The Stories We Tell Ourselves

The Stories we tell

stories we tell.png


Mid-April I got the call.  “He is in jail,” my 85 year old uncle told me.  Relief washed through my body in a palpable way.  I had no idea how much I had been holding onto this constant dull level of fear/lack of safety until it was gone.  My 50 year old cousin had violated a protective order back in January, had been in front of a judge for pre-trial conferences, and let out on bond until his trial.  Then he picked up a new charge for resisting arrest in a different county and the his bond was revoked at his next pre-trial conference.  He was immediately incarcerated, and would be there for at least 30 days.  



The next 30 days were intense as I tried to help my uncle navigate conversations with attorneys, file a notice to start the eviction process for his son, and apply for a protective order.  I also arranged for a dumpster to clear out the TRASH that was piled up in my cousin’s room, arranged for someone to come in, strip the room, bleach the walls, install new flooring and paint the walls to make it livable again. We filled a 30 cubic yard dumpster and a 10 x 10 storage unit.



It would have been tough enough to make these decisions on my own behalf, let alone trying to make life altering decisions for someone else.  Always wondering if I was guiding him in the right direction, wondering if I had missed something that could backfire on him, or wondering if we had just poked the bear only to have it come back to hurt us.

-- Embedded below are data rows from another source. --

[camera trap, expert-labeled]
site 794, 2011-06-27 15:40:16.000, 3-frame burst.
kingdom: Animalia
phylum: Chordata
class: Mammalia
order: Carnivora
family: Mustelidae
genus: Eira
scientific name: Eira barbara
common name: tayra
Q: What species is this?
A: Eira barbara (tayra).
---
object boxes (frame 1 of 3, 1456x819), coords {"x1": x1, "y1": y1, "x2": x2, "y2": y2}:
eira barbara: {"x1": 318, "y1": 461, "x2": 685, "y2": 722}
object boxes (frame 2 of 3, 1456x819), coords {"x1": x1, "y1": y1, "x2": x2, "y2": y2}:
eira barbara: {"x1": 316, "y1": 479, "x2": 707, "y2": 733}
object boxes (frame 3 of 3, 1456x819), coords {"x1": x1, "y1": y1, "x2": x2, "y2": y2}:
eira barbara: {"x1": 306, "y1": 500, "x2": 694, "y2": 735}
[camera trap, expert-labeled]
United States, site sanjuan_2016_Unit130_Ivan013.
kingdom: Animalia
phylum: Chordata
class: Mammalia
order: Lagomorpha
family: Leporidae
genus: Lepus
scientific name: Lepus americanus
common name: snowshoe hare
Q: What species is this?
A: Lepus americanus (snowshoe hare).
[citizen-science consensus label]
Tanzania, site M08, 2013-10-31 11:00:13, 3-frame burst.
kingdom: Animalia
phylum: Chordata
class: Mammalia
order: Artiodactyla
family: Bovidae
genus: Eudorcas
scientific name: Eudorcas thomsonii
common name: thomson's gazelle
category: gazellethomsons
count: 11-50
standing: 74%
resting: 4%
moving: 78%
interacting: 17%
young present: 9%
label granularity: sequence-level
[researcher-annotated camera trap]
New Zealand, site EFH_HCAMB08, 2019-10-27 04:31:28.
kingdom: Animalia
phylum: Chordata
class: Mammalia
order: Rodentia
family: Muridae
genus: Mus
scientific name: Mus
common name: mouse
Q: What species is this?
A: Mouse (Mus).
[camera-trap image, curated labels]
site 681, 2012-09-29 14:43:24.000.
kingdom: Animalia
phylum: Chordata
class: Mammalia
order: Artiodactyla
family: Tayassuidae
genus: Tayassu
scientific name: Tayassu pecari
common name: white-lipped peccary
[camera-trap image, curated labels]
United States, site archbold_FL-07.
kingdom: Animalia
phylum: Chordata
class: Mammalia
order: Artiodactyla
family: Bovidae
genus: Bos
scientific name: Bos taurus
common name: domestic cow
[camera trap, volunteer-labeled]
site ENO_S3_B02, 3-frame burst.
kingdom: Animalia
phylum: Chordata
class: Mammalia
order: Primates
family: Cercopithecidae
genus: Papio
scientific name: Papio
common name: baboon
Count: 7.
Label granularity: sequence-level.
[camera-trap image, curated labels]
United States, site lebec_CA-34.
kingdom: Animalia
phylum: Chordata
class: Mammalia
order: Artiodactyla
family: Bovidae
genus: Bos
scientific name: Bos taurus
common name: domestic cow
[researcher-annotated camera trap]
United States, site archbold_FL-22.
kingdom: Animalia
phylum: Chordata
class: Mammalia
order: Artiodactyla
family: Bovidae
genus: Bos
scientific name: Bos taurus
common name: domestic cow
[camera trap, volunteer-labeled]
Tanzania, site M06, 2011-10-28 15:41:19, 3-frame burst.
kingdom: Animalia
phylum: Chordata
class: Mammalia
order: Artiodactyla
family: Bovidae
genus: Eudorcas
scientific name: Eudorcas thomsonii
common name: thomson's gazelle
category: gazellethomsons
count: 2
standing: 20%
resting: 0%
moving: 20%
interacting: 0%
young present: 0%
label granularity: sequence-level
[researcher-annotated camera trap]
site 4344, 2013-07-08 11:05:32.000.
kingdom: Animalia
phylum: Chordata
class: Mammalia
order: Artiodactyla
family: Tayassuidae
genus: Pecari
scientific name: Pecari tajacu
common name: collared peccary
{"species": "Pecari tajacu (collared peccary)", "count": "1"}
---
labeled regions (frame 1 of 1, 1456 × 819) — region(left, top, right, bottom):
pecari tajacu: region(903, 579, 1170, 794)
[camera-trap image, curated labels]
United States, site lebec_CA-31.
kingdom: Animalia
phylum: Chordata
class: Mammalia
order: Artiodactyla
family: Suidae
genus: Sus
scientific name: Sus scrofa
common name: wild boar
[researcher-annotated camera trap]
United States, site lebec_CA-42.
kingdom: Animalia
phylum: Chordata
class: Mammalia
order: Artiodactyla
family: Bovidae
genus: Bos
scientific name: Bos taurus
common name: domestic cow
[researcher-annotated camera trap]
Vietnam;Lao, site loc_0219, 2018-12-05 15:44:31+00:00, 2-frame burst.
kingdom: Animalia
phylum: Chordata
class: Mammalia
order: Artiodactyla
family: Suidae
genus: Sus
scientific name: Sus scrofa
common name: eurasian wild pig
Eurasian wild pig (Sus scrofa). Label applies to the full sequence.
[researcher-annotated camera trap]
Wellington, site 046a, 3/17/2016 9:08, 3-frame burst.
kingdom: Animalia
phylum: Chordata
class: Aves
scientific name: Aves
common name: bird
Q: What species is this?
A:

I went to sleep thinking about it, I woke up thinking about it, and I thought about it on my drive to and from work.  It was in these moments that my brain would kick into overdrive creating some hellish stories. When it comes to dress rehearsing tragedy, I am a PROFESSIONAL.  It was like my default setting in my brain was to think of the worst possible scenario, let it play out, get the anxiety bio-chemical cocktail pumping, all in hopes that I could be prepared for anything else that might happen.  It was consuming me and I knew it.  



After all, for the past year I have been studying trauma and adversity, and how they impact our stress response system.  I learned from Dr. Perry about the different brain states of arousal ranging from calm to terror, and how each of those states can impact brain function.  So I was well aware that I was living in a constant brain state of arousal somewhere in the alarm/fear state.  I also knew this meant I was not in my best thinking state of mind.



I know myself well.  I know I am a fixer.  I hate to see people I care about in pain and all too often I slide from caring to over-caring.  Healthy caring for others should feel good.  Over-caring for others is draining.   I was teaching a Resilience Advantage™ class online, and we were going over the module on care vs. overcare, and that was when I realized I had slid deep into the valley of over-caring the past 30-45 days.  I had become so accustomed to solving the problems of my aunt and uncle, that I had lost sight of my own healthy balance.  



This awareness brought me to an epiphany.  I realized that while my brain might really love to TELL stories, I also have the ability to WRITE stories.  I had become so engrossed with story telling in my head, that I had forgotten to focus on writing the story I would prefer to experience.  It is such a subtle shift, but a powerful one.  



So the next time I caught myself dress rehearsing for tragedy, I shifted my thoughts to what I would rather have instead.  I used tools to create a state of coherence within my body, and from that coherent state, I allowed myself to map out and plan out, a HAPPY story.  In so doing, I flooded my body with biochemicals that matched the happy story versus the chemical cocktails that matched the stressful ones.  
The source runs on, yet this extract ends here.